Consigne écrite a — Recopiez à l'identique les enregistrements à partir de la ligne contenant « From this perspective, which of » et jusqu'à la fin des enregistrements, en laissant les images de côté.

« LA NOUVELLE CENSURE EMPRUNTE LE VISAGE DU PROGRESSISME »



Michel Erman





Pour le philosophe Michel Erman, interrogé par Le Figaro, refuser la confrontation des idées et des opinions ainsi qu'une certaine liberté d’expression atteste une régression démocratique.


 « Il n’est plus question de libérer les mœurs mais bien plutôt de les contrôler en contractualisant les relations intimes »Illustration Margot de Balasy


De l’annulation d’une conférence de Sylviane Agacinski à Bordeaux jusqu’à l’indignation après une « plaisanterie » d’Alain Finkielkraut, en passant par les innombrables pression des réseaux sociaux, que pensez-vous du climat actuel ?     Est-il exagéré de dire que nous assistons à l’émergence de « nouveaux visages de la censure », comme l’a titré Charlie Hebdo ?

Données à utiliser —
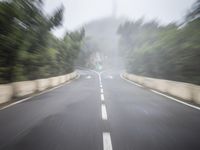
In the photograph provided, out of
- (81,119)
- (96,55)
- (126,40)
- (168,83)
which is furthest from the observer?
(96,55)

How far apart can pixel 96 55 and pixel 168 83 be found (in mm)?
87831

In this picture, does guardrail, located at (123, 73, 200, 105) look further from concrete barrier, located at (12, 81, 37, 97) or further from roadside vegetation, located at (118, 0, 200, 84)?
concrete barrier, located at (12, 81, 37, 97)

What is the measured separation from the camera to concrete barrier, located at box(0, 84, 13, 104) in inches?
309

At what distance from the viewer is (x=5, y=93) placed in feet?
26.8

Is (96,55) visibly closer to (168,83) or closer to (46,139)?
(168,83)

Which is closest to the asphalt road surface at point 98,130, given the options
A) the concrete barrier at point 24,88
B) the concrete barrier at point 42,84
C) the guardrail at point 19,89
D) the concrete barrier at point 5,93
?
the concrete barrier at point 5,93

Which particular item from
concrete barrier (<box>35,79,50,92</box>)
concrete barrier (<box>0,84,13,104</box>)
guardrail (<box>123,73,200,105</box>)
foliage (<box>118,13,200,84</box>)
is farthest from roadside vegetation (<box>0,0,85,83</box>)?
foliage (<box>118,13,200,84</box>)

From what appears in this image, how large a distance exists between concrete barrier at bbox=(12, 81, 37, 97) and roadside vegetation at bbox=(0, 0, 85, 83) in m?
1.41

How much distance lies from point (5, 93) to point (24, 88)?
2244 millimetres

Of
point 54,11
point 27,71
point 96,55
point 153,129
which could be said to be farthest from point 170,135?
point 96,55

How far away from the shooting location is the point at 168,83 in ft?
39.9

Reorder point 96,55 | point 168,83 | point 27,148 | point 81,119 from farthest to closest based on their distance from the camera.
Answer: point 96,55 → point 168,83 → point 81,119 → point 27,148

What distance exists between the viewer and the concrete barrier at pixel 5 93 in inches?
309

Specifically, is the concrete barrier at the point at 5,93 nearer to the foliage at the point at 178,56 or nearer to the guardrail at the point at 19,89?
the guardrail at the point at 19,89
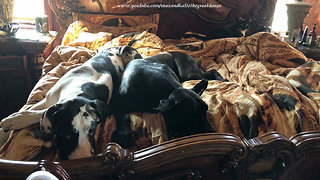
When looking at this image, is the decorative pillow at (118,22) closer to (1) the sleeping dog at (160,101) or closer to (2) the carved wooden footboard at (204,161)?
(1) the sleeping dog at (160,101)

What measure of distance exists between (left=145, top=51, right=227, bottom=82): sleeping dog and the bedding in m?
0.12

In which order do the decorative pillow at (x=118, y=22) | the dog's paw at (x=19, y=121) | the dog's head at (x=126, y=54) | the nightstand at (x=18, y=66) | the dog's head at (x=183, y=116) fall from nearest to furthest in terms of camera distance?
the dog's paw at (x=19, y=121) < the dog's head at (x=183, y=116) < the dog's head at (x=126, y=54) < the nightstand at (x=18, y=66) < the decorative pillow at (x=118, y=22)

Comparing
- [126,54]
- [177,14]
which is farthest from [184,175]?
[177,14]

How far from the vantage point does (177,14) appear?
286 centimetres

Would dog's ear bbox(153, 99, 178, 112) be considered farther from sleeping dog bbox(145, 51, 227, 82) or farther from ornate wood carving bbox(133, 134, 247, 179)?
sleeping dog bbox(145, 51, 227, 82)

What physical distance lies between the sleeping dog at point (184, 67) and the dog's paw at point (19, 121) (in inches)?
37.8

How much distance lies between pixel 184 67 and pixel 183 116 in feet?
2.82

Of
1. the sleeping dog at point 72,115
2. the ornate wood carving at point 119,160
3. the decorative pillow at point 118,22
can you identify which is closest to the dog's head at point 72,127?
the sleeping dog at point 72,115

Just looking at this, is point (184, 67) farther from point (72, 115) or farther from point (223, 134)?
point (72, 115)

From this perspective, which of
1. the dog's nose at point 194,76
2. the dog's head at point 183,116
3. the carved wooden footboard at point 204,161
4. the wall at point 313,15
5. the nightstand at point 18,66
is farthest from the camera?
the wall at point 313,15

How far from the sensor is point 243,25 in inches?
116

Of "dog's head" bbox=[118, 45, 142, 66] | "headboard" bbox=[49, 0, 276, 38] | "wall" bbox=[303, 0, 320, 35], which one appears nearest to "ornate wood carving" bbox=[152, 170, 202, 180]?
"dog's head" bbox=[118, 45, 142, 66]

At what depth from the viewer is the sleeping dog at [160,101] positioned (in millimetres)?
1022

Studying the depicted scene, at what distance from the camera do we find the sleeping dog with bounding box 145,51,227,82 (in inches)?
69.7
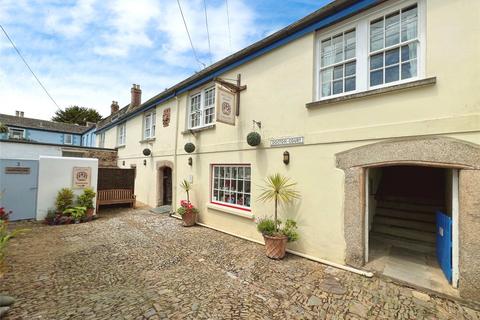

Consigne écrite b — Reproduisez mot pour mot le passage du texte sur la censure qui commence par « De l’annulation d’une » et se poursuit jusqu'à « Charlie Hebdo ? ».

Réponse complète a —
From this perspective, which of
1. the dog's nose at point 194,76
2. the dog's head at point 183,116
3. the carved wooden footboard at point 204,161
4. the wall at point 313,15
5. the nightstand at point 18,66
is farthest from the camera?
the wall at point 313,15

How far from the sensor is point 243,25 in inches?
116

Of "dog's head" bbox=[118, 45, 142, 66] | "headboard" bbox=[49, 0, 276, 38] | "wall" bbox=[303, 0, 320, 35], which one appears nearest to "ornate wood carving" bbox=[152, 170, 202, 180]?
"dog's head" bbox=[118, 45, 142, 66]

At what depth from the viewer is the sleeping dog at [160,101] positioned (in millimetres)?
1022

Studying the depicted scene, at what distance from the camera do we find the sleeping dog with bounding box 145,51,227,82 (in inches)?
69.7

Réponse complète b —
De l’annulation d’une conférence de Sylviane Agacinski à Bordeaux jusqu’à l’indignation après une « plaisanterie » d’Alain Finkielkraut, en passant par les innombrables pression des réseaux sociaux, que pensez-vous du climat actuel ?     Est-il exagéré de dire que nous assistons à l’émergence de « nouveaux visages de la censure », comme l’a titré Charlie Hebdo ?